**Problem requirements**
Continue the lecture notes on gathering historical data through web scraping, starting after their last line.

**Extract to read**
::::

Research Questions lead to a search for data …
Historical newspaper content
How and why did public discourse about lynching change over time?
- Need a way of measuring discourse:
- Full text of historical newspapers.
Historical newspaper content
Article on Sam Hose
Historical newspaper content
But there are nearly 1 million hits for “lynching” from 1880 to 1920.
There are 600 million newspaper pages on this site alone.
How can we access all of this text?
Voting for Black Suffrage
How did white Northerners come to support black suffrage after the US Civil War?
- Look at military service and voting for black suffrage in state referenda, like those held in Minnesota.
Voting for Black Suffrage
Historians have collected data on county votes for and against black suffrage.
But how do we get county-level estimates of military service?
This random dude’s website.
There are lots of results (more than 20 thousand men); we could copy and paste…?
Civil War and Partisanship
What are the effects of wartime experience during the American Civil War on post-war political beliefs?
- We need individual data on partisanship in the 19th century… Good luck finding that!!!
People’s Guides from 1874 Indiana

Civil War and Partisanship
There are 70,000+ names across a few thousand pages.
How do we access this data? Hire undergrads or data entry workers?
Accessing data
What do these examples have in common?
- Data that is useful is available in digital format (online databases, online search tools, scans of text/tables)
- It is impossible/prohibitively expensive to collect this data manually
- Data can be obtained (relatively) easily using a programming language to automate the process.
Options for access:
- “Scraping”
- Ask for permission
- Digitize it yourself
Discuss each in turn, then talk about lessons
Scraping
“Scraping” refers to using some programming tools to automate the process of
- accessing some website/service that is hosted on the internet (wide variety of possibilities)
- extracting the data we desire
- and processing that data to make it useful
Lots of online resources, but for a primer I’ve made see here
Scraping: Process
- Find that data/tool you want
- Figure out how to use programming language to access that data.

::::

**Raw data**
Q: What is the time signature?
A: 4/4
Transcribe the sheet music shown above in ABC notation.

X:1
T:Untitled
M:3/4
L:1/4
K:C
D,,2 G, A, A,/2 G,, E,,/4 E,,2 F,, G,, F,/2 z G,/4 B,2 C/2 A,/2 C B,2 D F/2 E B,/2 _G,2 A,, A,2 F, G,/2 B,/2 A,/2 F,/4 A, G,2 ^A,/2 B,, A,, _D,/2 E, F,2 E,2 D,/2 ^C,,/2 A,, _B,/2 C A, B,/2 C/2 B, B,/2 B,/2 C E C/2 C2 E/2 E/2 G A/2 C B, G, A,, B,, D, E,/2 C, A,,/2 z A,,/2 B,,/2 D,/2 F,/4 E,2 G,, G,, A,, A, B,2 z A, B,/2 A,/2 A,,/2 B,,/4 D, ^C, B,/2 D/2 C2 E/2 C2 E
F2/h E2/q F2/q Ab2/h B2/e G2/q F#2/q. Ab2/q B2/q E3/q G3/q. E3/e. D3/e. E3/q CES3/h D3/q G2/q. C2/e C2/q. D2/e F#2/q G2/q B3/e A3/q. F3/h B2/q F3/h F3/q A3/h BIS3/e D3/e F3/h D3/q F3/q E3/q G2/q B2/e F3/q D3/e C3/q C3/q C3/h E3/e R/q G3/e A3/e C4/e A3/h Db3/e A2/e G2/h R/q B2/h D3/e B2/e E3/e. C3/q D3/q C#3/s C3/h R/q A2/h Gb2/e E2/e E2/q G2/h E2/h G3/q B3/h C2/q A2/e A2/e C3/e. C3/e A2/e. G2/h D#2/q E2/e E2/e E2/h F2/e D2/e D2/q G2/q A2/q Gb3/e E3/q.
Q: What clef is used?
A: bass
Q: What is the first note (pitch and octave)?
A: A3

::::

**Response to this exercise**
- Use programming to structure the data for your needs
- Scale up: automate the rest of the data collection
Ways of Scraping
Usually, I scrape in one of three ways:
- API: a request that directly interacts with some database or tool and returns data in a friendly format (usually JSON). (59%)
- E.g. pass image to Google Cloud Vision; Geolocating.
- HTML: a request for an HTML page that contains some data. Data is unfriendly to use, because it is in markup language for visual display (40%)
- Webdriver: Websites wanting to protect proprietary data have more layers of protection. May need to code a “robot” using a browser. (1%)
Scraping: Examples
Download online database: American Civil War Database
- relational database of soldiers, units, battles, etc.
- With subscription, entire database is easily browsable online
Scraping: Examples
Download online database: full count 1860 US Census (Fold3)
- Subscription geneaology site.
- Access to census images is behind a paywall.
- But page metadata (including all personal data transcribed) is exposed behind the scenes
- Data is hidden in background requests (explain)
Scraping: Examples
Searching a database: Historical Newspaper Archives for lynching discourse
- First pass: submitted search queries to find which newspapers matched on which dates
- Second pass: which newspapers are NOT talking about lynching? Download an index of what newspapers were available on each date.
Scraping: Lessons Learned
- Need to understand how internet works (requests, responses)
- Learn a programming language to automate sending requests, processing responses
- Think about how to save data (relational databases are best)
- Be a sleuth (find where data is exposed)
- People protect proprietary data, you need to be careful
- Need a “denominator”: index of all items being searched
Asking for Access
When data is proprietary and well-protected, scraping may be impossible or get your IP address blocked.
Sometimes you can request access to the full database in an offline format:
- CWDB (Yale)
- ProQuest Newspapers (Yale)
- HathiTrust (full text of lots and lots of books)
Asking for Access
How do you request access from faceless corporation?
Lessons Learned:
- Librarians are your friend
- Librarians can request subscriptions to archives, negotiate full data dumps to be held offline
- Better positioned to sort out legal issues over copyright
- If an archive is run through a non-profit, contact them directly (Indiana 1862 Draft)
Digitizing Archives Yourself
Sometimes you find digital scans of books/documents with usable text or tables. But you have images, not data.
If the amount of pages is large, then automation may be a good option (upfront costs worthwhile)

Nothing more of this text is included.